## YOUR INSTRUCTIONS
Please arrange the lines from the one containing "Taking a look" through the last line as a JSON list of strings, one string per line, with blank lines omitted.

## Lines on spatial positioning
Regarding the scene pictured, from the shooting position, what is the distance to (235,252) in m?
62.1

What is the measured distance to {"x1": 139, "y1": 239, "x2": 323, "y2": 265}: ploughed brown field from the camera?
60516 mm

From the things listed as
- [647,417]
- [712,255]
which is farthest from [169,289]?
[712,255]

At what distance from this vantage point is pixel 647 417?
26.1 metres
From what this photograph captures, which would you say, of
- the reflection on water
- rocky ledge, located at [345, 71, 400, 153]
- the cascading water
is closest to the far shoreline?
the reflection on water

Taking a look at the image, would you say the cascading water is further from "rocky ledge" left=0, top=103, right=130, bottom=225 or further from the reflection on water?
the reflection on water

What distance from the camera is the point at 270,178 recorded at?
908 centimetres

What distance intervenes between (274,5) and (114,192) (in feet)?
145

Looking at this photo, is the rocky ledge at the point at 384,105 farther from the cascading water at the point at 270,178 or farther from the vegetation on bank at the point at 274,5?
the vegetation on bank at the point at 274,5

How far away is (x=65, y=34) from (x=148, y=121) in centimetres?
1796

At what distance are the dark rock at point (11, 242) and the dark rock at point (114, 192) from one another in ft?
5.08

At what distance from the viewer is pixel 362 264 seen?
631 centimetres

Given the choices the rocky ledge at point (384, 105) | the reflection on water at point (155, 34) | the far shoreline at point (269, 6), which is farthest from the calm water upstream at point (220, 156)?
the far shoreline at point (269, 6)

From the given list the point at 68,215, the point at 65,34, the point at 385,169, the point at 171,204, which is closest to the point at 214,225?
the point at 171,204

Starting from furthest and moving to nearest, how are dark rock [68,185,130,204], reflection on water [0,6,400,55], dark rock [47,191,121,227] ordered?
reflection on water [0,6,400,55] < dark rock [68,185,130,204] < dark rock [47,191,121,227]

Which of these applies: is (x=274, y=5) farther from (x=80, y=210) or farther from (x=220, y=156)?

## PROBLEM SOLUTION
[
  "Taking a look at the image, would you say the cascading water is further from \"rocky ledge\" left=0, top=103, right=130, bottom=225 or further from the reflection on water?",
  "the reflection on water",
  "What distance from the camera is the point at 270,178 recorded at?",
  "908 centimetres",
  "What distance intervenes between (274,5) and (114,192) (in feet)?",
  "145",
  "Looking at this photo, is the rocky ledge at the point at 384,105 farther from the cascading water at the point at 270,178 or farther from the vegetation on bank at the point at 274,5?",
  "the vegetation on bank at the point at 274,5",
  "How far away is (x=65, y=34) from (x=148, y=121) in centimetres?",
  "1796",
  "At what distance are the dark rock at point (11, 242) and the dark rock at point (114, 192) from one another in ft?",
  "5.08",
  "At what distance from the viewer is pixel 362 264 seen?",
  "631 centimetres",
  "Given the choices the rocky ledge at point (384, 105) | the reflection on water at point (155, 34) | the far shoreline at point (269, 6), which is farthest from the calm water upstream at point (220, 156)?",
  "the far shoreline at point (269, 6)",
  "From the given list the point at 68,215, the point at 65,34, the point at 385,169, the point at 171,204, which is closest to the point at 214,225?",
  "the point at 171,204",
  "Starting from furthest and moving to nearest, how are dark rock [68,185,130,204], reflection on water [0,6,400,55], dark rock [47,191,121,227] ordered?",
  "reflection on water [0,6,400,55] < dark rock [68,185,130,204] < dark rock [47,191,121,227]",
  "Which of these applies: is (x=274, y=5) farther from (x=80, y=210) or farther from (x=220, y=156)?"
]